Uso de Polietigel® intra-orbitário em paciente com atrofia hemifacial progressiva: relato de caso

Use of intraorbital Polietigel® in a patient with progressive hemifacial atrophy: case report

Amilton de Almeida Sampaio Junior1; Fabrício Kafuri2; Silvana Artioli Schellini2; Romualdo Rossa3

DOI: 10.1590/S0004-27492004000200029

RESUMO

O objetivo é relatar o caso de portadora de atrofia hemifacial progressiva, atendida na Faculdade de Medicina de Botucatu-UNESP: A paciente do sexo feminino, 43 anos, branca, queixava-se de "afundamento" progressivo do olho esquerdo e região orbitária há aproximadamente 10 anos, com dor na região periorbitária ipsilateral e diminuição da acuidade visual. O exame tomográfico confirmou a hipótese e o tratamento foi feito com injeção de Polietigel® na órbita, com bom resultado estético e melhora da função palpebral. O Polietigel pode ser uma alternativa para o tratamento do enoftalmo na síndrome de Parry-Romberg.
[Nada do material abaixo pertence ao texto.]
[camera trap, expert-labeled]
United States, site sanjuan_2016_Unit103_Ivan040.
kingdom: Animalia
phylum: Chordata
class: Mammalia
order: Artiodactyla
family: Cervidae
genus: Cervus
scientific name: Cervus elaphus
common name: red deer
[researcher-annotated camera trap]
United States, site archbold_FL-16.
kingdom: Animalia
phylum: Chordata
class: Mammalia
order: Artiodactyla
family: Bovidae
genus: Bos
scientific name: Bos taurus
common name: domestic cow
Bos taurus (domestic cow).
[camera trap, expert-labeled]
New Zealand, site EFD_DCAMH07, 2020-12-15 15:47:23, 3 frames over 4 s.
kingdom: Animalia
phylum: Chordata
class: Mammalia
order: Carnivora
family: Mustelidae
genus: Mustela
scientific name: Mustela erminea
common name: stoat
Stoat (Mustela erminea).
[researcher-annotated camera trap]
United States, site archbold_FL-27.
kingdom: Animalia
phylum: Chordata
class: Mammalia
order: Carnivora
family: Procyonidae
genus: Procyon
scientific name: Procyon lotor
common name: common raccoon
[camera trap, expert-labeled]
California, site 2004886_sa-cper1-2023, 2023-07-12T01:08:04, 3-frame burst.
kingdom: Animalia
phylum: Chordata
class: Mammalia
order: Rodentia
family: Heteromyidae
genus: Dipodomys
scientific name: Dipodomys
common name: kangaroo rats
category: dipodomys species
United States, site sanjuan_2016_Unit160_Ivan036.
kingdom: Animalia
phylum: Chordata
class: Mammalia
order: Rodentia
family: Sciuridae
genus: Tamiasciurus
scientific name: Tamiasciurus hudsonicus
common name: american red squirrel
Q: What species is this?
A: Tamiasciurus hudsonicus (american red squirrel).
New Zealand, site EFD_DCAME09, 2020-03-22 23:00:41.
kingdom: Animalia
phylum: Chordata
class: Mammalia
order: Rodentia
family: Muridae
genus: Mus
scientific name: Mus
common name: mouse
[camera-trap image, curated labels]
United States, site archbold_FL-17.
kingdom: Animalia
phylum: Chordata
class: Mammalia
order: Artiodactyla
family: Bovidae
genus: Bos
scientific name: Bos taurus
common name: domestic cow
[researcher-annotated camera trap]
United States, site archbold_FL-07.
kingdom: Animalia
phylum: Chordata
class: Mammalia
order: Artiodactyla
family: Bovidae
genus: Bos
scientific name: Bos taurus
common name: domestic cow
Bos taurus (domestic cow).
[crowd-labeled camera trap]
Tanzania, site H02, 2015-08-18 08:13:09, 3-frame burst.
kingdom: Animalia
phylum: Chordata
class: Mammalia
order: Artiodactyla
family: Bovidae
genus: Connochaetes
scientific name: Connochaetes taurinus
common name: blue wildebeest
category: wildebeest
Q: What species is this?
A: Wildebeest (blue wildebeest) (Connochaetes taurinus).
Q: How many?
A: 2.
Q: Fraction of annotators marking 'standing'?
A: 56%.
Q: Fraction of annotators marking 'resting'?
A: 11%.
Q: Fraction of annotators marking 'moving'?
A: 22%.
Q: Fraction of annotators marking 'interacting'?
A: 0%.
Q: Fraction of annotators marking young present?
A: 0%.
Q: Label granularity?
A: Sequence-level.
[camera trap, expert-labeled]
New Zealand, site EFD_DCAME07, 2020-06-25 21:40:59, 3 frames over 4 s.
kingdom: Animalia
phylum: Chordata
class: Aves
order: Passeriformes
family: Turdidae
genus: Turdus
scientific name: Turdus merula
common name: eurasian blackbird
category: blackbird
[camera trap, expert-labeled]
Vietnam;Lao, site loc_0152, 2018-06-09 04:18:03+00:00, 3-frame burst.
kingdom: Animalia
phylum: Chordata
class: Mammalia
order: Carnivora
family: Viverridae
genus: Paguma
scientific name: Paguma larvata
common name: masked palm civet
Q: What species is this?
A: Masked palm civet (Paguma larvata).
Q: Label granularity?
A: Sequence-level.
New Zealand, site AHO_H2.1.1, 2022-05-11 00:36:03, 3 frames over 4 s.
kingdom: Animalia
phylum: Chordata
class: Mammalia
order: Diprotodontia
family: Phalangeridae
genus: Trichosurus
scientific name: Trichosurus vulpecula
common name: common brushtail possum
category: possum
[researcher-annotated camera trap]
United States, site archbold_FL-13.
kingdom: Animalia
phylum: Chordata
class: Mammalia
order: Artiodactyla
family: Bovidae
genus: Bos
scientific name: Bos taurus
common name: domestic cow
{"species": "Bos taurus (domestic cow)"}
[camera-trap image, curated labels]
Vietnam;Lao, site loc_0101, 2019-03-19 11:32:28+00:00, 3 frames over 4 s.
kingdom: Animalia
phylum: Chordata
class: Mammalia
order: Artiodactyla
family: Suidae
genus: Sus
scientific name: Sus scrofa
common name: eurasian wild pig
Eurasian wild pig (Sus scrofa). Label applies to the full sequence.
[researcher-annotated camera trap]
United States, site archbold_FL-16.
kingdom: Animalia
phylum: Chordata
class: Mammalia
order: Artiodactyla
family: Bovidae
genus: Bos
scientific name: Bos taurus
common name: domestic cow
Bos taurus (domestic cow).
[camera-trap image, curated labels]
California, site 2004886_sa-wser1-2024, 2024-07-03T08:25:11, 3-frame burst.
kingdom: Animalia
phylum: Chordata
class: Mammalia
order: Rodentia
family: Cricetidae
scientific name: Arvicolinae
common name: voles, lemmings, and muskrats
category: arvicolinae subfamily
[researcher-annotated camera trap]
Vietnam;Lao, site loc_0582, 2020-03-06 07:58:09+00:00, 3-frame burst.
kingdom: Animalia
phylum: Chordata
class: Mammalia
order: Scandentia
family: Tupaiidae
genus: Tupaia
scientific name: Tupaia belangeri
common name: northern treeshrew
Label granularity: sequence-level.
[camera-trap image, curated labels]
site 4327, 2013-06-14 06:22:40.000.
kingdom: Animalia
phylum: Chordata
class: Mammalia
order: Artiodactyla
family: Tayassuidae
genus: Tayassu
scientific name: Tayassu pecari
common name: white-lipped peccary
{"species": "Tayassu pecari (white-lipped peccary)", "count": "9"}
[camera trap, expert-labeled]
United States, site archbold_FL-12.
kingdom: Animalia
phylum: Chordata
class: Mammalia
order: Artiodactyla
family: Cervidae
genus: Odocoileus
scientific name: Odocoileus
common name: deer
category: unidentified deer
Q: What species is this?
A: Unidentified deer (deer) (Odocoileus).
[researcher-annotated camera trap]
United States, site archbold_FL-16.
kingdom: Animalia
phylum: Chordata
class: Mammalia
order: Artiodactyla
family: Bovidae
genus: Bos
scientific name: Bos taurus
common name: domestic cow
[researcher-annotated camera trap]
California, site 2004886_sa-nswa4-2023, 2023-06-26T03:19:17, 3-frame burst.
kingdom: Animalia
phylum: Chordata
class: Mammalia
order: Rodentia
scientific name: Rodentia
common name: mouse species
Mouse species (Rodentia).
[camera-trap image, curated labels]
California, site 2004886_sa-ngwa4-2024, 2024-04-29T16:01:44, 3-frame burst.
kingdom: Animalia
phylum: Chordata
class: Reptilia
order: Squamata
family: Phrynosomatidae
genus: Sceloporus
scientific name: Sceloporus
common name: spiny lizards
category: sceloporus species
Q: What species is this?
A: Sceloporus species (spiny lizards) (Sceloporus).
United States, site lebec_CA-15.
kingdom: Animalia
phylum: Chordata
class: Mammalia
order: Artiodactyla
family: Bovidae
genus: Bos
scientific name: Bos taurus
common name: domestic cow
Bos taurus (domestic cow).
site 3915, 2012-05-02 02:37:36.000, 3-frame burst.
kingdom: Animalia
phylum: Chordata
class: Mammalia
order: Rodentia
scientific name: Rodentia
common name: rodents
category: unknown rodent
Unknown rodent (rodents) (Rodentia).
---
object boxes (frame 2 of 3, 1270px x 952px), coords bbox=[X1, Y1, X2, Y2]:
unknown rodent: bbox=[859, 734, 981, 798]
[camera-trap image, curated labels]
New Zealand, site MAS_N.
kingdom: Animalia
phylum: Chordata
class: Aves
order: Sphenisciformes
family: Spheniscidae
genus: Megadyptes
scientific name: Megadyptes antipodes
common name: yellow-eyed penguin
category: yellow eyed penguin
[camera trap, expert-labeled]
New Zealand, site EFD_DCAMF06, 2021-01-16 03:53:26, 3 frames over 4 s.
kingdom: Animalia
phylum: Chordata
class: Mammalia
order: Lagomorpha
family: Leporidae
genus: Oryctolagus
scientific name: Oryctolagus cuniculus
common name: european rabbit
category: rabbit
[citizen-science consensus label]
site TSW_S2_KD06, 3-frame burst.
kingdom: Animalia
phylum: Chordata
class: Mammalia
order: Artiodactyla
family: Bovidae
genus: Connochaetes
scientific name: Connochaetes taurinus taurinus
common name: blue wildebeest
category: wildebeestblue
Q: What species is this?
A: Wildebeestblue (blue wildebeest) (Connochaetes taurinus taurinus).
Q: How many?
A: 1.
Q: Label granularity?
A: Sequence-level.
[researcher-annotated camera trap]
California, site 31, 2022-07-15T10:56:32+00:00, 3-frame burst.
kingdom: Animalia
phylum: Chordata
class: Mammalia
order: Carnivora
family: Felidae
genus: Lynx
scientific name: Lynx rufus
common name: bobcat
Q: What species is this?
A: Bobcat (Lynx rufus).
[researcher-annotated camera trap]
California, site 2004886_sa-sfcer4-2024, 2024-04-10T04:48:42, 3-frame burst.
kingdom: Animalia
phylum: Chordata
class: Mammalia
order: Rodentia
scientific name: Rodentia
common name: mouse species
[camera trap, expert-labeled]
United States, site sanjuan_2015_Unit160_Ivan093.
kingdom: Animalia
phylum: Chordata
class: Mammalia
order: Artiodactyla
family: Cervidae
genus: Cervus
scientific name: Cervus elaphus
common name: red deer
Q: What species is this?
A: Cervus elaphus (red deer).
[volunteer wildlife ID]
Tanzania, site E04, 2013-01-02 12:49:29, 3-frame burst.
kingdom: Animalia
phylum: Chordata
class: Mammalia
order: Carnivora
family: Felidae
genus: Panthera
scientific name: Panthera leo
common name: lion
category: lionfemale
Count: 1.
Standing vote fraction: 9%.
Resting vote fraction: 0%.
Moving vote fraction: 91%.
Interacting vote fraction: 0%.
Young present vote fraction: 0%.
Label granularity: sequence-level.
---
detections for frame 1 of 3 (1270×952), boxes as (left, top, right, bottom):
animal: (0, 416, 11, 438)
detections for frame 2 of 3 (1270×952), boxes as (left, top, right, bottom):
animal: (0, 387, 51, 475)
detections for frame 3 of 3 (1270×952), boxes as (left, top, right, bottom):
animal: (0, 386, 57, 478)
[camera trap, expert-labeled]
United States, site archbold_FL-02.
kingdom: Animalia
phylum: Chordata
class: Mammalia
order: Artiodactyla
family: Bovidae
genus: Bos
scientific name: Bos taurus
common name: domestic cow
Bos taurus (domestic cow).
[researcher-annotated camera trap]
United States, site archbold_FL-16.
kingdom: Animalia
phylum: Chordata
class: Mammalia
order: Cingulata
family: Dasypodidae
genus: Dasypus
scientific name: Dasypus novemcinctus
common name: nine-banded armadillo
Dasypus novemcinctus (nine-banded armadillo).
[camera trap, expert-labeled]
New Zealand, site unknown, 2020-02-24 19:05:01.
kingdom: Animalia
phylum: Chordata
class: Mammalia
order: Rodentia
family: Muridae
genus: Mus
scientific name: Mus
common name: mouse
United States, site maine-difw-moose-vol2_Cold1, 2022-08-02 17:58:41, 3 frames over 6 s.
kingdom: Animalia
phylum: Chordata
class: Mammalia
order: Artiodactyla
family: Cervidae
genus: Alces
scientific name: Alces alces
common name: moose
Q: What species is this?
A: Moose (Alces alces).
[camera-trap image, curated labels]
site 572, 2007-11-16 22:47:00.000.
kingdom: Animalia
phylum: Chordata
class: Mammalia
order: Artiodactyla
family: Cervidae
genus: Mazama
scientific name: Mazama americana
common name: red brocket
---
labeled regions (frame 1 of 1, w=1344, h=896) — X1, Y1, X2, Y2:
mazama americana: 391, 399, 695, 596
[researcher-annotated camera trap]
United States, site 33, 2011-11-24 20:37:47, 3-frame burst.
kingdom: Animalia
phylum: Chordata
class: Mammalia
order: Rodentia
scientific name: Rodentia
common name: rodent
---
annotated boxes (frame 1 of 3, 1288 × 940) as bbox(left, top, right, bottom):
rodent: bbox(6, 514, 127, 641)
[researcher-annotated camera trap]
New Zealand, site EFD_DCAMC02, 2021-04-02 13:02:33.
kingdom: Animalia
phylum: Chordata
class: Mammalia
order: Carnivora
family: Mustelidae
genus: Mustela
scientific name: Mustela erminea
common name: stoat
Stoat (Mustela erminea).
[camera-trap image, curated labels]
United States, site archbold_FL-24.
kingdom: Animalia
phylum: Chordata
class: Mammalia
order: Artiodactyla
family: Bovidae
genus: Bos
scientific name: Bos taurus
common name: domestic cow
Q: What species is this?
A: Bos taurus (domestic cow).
Descritores: Enoftalmia; Acuidade visual; Hemiatrofia facial; Polietileno

ABSTRACT

The purpose is to report the case of a patient with progressive hemifacial atrophy assisted at the Faculdade de Medicina de Botucatu-UNESP: a 43-year-old white woman, complained of left progressive hemifacial and orbital fat atrophy starting 10 years ago. Pain was in the orbito-palpebral region and there was also visual impairment. Tomography confirmed the clinical hypothesis and the treatment was done using Polietigel® injected into the orbital cavity with good results. The authors propose Polietigel® to treat enophthalmos in Parry-Romberg's syndrome.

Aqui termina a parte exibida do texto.